> TASK DETAILS
Pick up the blog post about Vanessa's career-day phone call right after its final line and write what comes next.

Friday, February 25, 2005

Time to go to school! CHOP CHOP! C'mon, let's go!..

About 11 years ago, when I was a young ravishing buck, I got a phone call from my little sister Vanessa. I found this a bit strange because we never really called each other to shoot the shite or anything so I assumed it must be important? She was a junior in High School and just sliding into her annoying asshole teenager phase. Everyone to her was un-cool and a drag to talk to, unless you were one of her buddies. Her buddies were your typical dip-shit crew and knowing how my sister was, she was the queen of the dip-shits.

“Hello? Damon?” in the tone that says I should consider myself lucky to be getting her call
“Uh…yeees?”
“It’s me Vanessa …” (I always think it’s funny when people you know call you and inform you that it is indeed them on the phone and not an impersonator)
“Hey, what’s up?”
“Can I ask you a favor..?"
“Depends? What is it?”
“I need to have a speaker come into my class and have them explain their job. We’re having career day and if you come in I’ll get extra credit”
“Really? What time do I have to be there if I go?” (Damon loves his sleep, yes he do)
“You’d have to be there at 9:30 in the morning and come to my government class. They are having other speakers come in so I don’t know how long it would take? It shouldn’t take too long though”

> MATERIAL
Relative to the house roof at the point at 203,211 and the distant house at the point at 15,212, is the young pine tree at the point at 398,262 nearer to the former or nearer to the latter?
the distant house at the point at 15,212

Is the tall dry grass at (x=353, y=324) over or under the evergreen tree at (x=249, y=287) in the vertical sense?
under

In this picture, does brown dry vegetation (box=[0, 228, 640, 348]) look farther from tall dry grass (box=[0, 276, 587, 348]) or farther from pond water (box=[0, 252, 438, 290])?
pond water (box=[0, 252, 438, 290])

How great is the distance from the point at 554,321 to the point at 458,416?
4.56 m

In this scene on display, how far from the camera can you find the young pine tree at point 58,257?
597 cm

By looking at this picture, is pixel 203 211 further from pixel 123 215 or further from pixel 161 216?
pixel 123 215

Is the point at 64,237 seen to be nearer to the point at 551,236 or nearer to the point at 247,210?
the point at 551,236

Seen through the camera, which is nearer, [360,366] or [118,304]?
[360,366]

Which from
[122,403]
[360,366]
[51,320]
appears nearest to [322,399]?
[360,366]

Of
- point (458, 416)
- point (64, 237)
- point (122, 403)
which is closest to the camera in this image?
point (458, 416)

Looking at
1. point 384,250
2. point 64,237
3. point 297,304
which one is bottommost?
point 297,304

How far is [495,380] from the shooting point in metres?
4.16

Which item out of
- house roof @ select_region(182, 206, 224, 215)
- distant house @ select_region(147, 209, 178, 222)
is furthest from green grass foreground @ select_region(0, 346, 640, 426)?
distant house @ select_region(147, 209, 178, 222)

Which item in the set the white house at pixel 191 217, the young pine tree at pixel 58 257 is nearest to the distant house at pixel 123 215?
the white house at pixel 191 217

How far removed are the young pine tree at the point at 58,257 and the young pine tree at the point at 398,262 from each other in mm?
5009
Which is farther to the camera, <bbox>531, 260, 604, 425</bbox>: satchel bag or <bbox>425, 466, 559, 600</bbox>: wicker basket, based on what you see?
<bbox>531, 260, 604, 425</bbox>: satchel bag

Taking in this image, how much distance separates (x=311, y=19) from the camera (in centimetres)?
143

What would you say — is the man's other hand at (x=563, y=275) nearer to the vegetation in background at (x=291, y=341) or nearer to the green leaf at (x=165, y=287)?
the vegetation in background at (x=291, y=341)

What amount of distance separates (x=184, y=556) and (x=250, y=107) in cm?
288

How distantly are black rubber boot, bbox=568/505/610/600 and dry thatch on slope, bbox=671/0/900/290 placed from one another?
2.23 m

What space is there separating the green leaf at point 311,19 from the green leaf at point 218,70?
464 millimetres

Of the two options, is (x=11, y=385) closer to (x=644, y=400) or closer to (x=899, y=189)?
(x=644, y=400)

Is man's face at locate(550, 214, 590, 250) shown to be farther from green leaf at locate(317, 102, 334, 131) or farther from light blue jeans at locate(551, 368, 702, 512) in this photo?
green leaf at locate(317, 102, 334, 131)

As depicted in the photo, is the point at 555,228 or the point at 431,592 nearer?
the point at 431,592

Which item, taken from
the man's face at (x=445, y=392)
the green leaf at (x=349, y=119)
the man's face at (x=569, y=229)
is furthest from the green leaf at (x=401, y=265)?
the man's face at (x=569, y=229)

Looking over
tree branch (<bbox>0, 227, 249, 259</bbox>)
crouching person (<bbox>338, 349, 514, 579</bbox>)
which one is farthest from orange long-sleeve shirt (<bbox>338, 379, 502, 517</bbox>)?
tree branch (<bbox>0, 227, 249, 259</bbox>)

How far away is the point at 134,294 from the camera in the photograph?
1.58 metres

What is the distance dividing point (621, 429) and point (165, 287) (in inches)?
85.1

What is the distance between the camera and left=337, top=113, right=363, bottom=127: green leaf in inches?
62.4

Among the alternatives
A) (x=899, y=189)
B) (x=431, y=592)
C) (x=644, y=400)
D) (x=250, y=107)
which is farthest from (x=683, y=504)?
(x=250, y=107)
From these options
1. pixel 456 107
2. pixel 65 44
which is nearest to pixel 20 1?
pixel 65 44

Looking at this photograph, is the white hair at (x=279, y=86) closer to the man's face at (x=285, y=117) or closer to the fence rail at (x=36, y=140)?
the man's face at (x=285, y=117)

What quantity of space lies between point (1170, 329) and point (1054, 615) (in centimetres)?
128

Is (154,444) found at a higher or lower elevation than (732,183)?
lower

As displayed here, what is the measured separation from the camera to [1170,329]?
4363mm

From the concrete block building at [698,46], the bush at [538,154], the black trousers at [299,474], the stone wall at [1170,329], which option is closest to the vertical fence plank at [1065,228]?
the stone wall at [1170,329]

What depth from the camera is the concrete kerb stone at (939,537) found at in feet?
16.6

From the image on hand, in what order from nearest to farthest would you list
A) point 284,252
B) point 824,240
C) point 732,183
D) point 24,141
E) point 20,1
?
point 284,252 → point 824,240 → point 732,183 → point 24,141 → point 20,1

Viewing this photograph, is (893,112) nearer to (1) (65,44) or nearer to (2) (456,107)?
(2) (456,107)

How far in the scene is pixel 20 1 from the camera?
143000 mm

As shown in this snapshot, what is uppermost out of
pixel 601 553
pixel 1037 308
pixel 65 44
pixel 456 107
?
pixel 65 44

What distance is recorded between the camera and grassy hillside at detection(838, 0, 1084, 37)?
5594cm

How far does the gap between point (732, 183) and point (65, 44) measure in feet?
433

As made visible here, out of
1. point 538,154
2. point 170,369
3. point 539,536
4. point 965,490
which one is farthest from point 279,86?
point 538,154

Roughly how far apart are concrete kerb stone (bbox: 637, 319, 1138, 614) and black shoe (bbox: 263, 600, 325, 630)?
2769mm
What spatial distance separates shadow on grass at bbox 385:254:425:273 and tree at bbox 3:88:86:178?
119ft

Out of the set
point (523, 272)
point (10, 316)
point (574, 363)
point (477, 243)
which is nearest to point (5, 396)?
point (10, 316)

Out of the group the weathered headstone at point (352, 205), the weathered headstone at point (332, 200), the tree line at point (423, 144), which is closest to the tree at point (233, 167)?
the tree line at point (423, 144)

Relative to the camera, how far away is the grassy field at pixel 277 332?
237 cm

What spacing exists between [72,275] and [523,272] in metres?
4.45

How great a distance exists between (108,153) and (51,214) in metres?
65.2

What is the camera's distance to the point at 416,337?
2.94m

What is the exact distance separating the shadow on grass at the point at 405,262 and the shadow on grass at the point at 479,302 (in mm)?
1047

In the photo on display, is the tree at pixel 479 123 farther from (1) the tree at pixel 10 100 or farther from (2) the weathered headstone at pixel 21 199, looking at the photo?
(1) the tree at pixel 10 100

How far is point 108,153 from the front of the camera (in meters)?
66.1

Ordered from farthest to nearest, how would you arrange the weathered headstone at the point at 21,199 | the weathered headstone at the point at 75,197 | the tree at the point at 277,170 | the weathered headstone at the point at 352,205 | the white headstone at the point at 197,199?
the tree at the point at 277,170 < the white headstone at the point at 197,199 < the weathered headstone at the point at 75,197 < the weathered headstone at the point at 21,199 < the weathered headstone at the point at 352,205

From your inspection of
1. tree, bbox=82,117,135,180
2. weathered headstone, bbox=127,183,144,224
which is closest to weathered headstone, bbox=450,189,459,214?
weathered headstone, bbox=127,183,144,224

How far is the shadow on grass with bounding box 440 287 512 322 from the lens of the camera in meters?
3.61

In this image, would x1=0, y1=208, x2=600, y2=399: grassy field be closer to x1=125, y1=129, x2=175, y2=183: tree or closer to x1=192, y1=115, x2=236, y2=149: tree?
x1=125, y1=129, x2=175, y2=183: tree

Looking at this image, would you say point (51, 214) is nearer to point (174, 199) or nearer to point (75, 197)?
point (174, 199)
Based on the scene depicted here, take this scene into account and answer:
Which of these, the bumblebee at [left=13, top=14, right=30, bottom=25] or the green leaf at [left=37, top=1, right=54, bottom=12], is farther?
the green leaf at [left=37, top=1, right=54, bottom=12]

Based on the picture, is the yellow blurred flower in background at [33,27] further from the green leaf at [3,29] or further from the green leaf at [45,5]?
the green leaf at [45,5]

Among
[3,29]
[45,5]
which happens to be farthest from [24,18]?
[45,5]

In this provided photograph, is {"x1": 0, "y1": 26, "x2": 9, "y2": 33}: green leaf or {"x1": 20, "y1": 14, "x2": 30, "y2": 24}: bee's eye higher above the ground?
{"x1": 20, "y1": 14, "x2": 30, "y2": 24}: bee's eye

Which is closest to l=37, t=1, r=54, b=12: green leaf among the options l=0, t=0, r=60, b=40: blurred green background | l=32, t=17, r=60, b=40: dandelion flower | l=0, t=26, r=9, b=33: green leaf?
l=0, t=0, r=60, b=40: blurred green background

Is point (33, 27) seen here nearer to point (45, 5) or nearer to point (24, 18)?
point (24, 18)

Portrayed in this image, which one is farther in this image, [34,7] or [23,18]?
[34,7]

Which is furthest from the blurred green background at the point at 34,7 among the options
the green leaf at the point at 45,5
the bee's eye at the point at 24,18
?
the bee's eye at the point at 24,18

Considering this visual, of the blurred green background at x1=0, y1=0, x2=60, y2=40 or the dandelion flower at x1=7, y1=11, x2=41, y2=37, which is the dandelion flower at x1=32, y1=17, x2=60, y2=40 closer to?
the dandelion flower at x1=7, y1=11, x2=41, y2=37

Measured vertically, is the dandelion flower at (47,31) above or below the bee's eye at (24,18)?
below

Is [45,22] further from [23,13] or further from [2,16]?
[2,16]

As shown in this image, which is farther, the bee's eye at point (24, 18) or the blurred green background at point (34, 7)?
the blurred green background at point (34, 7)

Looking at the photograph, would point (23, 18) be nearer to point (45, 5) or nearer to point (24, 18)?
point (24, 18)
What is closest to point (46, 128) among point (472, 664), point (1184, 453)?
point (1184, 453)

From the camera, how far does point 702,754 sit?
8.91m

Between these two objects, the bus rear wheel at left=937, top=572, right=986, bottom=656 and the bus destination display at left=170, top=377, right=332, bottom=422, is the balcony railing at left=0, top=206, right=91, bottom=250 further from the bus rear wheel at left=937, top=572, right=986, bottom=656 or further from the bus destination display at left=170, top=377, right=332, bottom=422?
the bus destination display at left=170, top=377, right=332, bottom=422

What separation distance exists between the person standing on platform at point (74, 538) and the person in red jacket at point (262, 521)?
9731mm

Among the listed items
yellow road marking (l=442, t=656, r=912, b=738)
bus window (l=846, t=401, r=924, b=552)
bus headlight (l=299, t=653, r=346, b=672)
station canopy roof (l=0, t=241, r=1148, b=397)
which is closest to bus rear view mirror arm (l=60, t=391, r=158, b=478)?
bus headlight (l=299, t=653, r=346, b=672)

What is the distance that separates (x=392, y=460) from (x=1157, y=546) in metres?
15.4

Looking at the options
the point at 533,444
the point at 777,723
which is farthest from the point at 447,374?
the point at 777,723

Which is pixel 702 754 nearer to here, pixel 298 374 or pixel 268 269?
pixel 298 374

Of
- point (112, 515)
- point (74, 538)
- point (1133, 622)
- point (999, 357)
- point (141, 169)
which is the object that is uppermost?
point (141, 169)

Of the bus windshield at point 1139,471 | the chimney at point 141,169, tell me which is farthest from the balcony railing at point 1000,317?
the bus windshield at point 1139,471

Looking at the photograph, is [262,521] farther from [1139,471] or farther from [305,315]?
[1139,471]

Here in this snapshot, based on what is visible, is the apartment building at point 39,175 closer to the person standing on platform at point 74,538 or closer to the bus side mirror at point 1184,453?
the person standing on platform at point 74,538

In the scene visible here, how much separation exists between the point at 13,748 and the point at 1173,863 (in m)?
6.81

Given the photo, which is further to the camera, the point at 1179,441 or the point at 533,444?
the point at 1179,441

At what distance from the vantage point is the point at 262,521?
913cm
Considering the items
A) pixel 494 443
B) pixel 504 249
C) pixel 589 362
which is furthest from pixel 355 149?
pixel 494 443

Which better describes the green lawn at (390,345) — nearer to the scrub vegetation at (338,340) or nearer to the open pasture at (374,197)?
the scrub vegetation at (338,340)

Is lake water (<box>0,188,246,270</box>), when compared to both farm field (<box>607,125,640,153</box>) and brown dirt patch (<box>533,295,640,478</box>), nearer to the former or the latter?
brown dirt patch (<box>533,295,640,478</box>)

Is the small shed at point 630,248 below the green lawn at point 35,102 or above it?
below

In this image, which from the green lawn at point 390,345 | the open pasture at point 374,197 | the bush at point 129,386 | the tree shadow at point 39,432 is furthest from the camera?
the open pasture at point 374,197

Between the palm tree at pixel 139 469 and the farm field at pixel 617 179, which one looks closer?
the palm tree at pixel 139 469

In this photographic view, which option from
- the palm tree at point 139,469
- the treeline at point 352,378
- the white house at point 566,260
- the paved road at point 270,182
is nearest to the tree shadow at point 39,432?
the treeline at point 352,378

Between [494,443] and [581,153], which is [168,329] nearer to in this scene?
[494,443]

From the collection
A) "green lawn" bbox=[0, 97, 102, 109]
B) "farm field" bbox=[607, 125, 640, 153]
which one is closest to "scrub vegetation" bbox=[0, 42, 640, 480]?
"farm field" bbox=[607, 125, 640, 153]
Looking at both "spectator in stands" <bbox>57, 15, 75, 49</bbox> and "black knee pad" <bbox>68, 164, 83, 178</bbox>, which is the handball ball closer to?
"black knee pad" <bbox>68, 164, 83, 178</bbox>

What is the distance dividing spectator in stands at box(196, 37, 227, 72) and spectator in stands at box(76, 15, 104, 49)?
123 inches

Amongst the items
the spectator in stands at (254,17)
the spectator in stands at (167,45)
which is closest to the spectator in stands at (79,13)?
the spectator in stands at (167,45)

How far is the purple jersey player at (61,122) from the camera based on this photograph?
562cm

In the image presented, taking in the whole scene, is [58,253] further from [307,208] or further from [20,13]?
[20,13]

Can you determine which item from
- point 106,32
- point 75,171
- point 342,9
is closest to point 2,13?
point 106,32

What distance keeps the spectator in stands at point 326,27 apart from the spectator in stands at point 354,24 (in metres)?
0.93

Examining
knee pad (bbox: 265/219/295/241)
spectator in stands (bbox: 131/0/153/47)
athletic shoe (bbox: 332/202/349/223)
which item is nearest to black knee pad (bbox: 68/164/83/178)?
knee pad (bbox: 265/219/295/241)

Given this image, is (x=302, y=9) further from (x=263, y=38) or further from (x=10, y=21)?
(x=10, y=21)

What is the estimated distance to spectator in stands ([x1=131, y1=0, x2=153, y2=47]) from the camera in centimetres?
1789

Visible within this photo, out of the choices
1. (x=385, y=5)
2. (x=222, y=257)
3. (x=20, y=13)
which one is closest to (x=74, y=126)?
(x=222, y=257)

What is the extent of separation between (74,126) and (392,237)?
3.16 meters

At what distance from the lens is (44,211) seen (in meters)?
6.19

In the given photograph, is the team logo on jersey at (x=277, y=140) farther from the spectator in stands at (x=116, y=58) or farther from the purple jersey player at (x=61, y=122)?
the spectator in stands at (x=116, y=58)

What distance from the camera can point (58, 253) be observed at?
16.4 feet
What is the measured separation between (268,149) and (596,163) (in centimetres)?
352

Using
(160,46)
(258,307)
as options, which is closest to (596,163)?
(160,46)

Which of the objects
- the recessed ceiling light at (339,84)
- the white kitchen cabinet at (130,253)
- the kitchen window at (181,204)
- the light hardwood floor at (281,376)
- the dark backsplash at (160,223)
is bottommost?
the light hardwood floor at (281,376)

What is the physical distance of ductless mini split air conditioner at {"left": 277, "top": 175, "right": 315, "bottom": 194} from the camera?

> RESULT BELOW
“Vanessa, I work at Best Products? I’m only a dept. head in electronics, don’t they have people with real jobs going in?”
“It doesn’t matter. As long as you have a job you can come in”
“…”
“Hello?”
“Yeah, yeah. I’m thinking?”
“You don’t have to do it if you don’t want to…”

Now after her last statement I felt like Bigfoot’s dick. The tone of her voice let me know that it probably wasn’t easy for her to call her brother up and ask for a favor, and it also had a tinge of being let down. She was my sister and just because we weren’t as close as Siamese twins doesn’t mean I should send the message that she can’t come to me when she needs help. Even if the help she needs is something lame like speaking at career day.

“No, it’s cool. I’ll go, just give me directions…”

I was 19 at the time and living in lovely Rancho Cucamonga with a couple of roommates. Back in those days things were pretty fun and fancy-free. It’s that prime age where your still happy to finally be out of school, yet bummed you have to work like a dog if you don’t want to live at home. High School was a wonderful place for the social part of it, but I despised the whole structure part and had no desire to continue that hell in College. Knowing I didn’t want to live at home, I chose to work as soon I got out of school. I honestly planned to go to College, but only after I enjoyed the taste of freedom from the school system. This never panned out. Somehow I had landed a job at BEST PRODUCTS and I even became Dept. Head of Electronics. This prestigious position meant that I set up displays and got to listen to my CD’s for an entire shift.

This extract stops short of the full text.